In 2016, then–Vice President Biden launched the original Cancer Moonshot after his son Beau died from brain cancer, winning congressional backing to spend $1.8 billion over 7 years. The project has focused largely on immunotherapies, pediatric cancer treatments, and data sharing and aimed to make a decade of progress in 5 years. The new moonshot, in contrast, aims to cut cancer deaths by at least 50% over the next 25 years, and to improve the experience of those being treated for and surviving cancer, according to the fact sheet. This will “end cancer as we know it today,” the White House says.

Still, compared with some past goals, such as an earlier NCI director’s vow to eliminate cancer deaths by 2015 and Biden’s own 2019 campaign pledge to “cure cancer,” the new goal “is more realistic and more responsible,” says cancer immunologist Elizabeth Jaffee of Johns Hopkins University, an adviser for the first moonshot. Cancer deaths are already dropping more than 1% per year, largely because of fewer smoking-related lung cancers.

The new effort would speed progress in part by encouraging people to get cancer screenings, including visits missed during COVID-19 pandemic, and increasing access to therapies. The screening piece “can be executed pretty quickly” by reaching out to underserved communities and increasing access at NCI-funded cancer centers, says Ellen Sigal, founder and chair of Friends of Cancer Research.

The fact sheet also discusses applying lessons from COVID-19 clinical trials to speed testing of treatments for childhood and rare cancers.
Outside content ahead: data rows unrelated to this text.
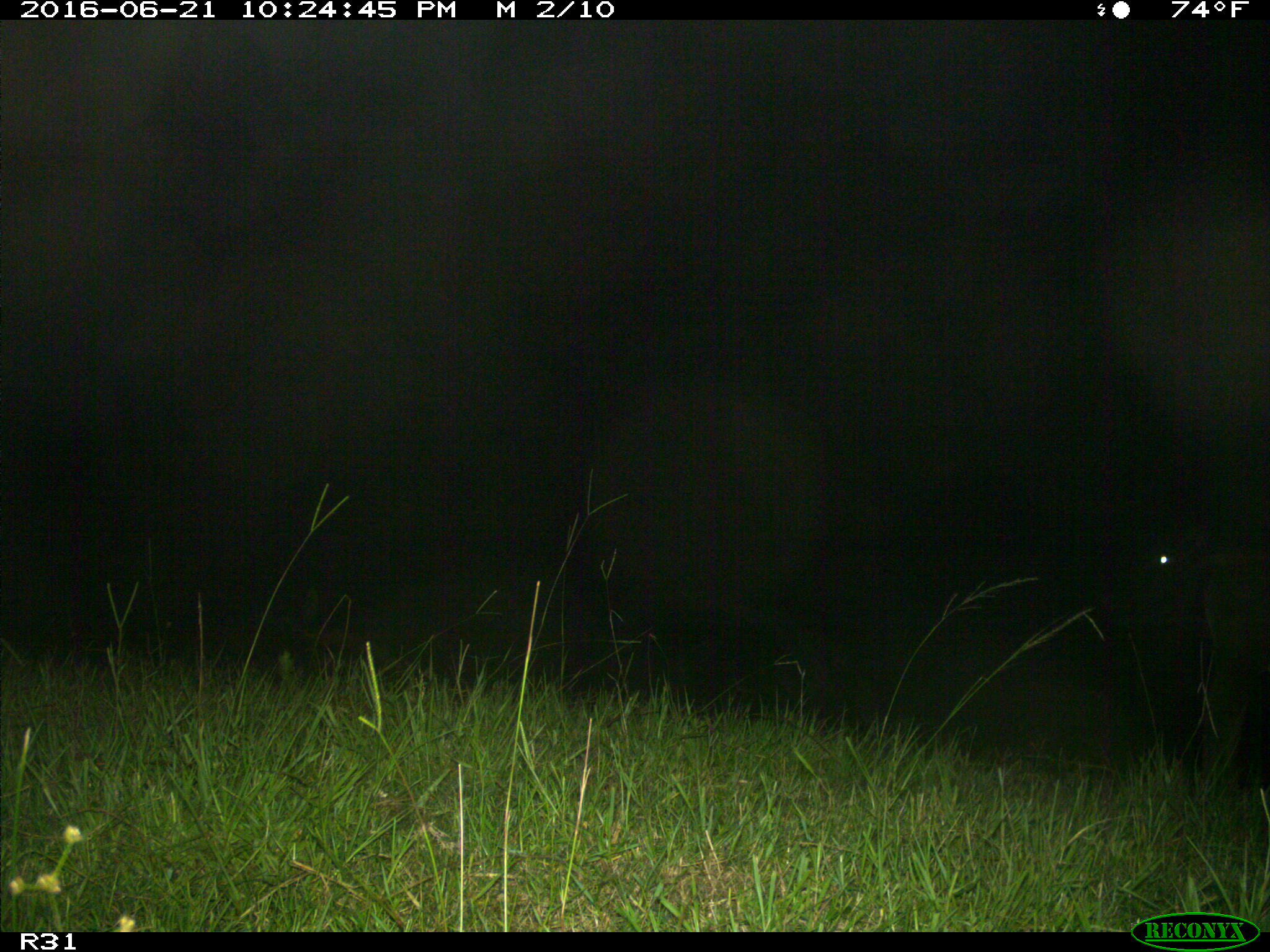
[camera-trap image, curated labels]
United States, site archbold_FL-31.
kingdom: Animalia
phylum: Chordata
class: Mammalia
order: Artiodactyla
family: Bovidae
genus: Bos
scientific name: Bos taurus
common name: domestic cow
Bos taurus (domestic cow).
And it says NCI will work with other agencies to “develop a focused program to expeditiously study and evaluate multicancer detection tests, like we did for COVID-19 diagnostics.”

Those tests, which analyze mutations in DNA shed by tumor cells into the blood, or chemical markings on such DNA, are under development by companies such as Grail and Thrive. NCI has already announced plans for a randomized trial to test various multicancer early detection tests in a diverse population. The big question is whether such tests, which miss about half of early cancers and generate many false positives, will reduce cancer deaths without causing too many other harms such as unneeded procedures.

Another focus of the new moonshot is preventive cancer vaccines, like the human papillomavirus vaccine now offered to preteens that prevents cervical cancer. “Scientists are asking if mRNA [messenger RNA] technology, used in the safe and effective COVID-19 vaccines to teach your body to fight off the virus, could be used to stop cancer cells when they first appear,” the fact sheet says.

mRNA vaccines customized to create an immune response to a person’s existing cancer are already being tested, and Jaffee says the approach could also be used for preventive vaccines that target certain proteins produced by tumors. The pandemic has shown mRNA vaccines are “safe and pretty immunogenic,” she says.

The last installment of the current moonshot funding will be distributed in 2023, and funding for the new one could be proposed in Biden’s 2023 budget request for the National Institutes of Health, expected out in a few weeks, and as part of his proposed Advanced Research Projects Agency for Health (ARPA-H). The House of Representatives and Senate spending committees have approved $2.4 billion to $3 billion to launch ARPA-H, but Congress needs to pass separate legislation to create it. One draft bill will be discussed at a House hearing next week.

Although the new moonshot plan lacks many details, “I think the granularity of what this means will evolve in the next few weeks,” Sigal says.